Please show each line of the records below that contains the word "with", matching case exactly.

** Start WORKING DATA **

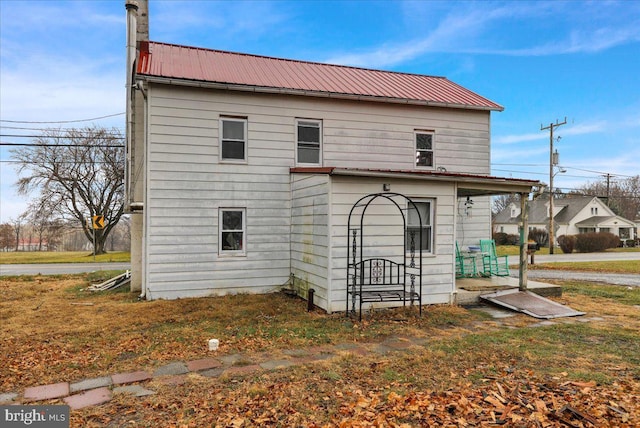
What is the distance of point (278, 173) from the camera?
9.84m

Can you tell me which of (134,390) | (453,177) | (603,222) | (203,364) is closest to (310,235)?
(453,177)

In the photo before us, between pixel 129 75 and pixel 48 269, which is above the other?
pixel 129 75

** End WORKING DATA **
** Start WORKING DATA **

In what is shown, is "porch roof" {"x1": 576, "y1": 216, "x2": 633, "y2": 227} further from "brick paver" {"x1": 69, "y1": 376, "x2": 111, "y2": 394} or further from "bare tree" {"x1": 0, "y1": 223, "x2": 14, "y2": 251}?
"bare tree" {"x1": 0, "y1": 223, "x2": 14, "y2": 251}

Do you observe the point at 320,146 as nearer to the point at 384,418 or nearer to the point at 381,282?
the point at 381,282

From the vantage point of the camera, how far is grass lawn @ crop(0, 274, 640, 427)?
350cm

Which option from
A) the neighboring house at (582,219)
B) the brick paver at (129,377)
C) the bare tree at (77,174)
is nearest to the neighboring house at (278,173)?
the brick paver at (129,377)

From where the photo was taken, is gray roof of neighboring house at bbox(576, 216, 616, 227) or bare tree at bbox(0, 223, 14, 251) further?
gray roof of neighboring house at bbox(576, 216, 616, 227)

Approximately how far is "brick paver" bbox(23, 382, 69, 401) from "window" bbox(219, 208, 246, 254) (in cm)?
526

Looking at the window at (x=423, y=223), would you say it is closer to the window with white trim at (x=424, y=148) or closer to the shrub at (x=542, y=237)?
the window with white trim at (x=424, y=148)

** End WORKING DATA **

RESULT BELOW
Looking at the window at (x=423, y=223), would you say it is closer to the window with white trim at (x=424, y=148) or closer to the shrub at (x=542, y=237)?
the window with white trim at (x=424, y=148)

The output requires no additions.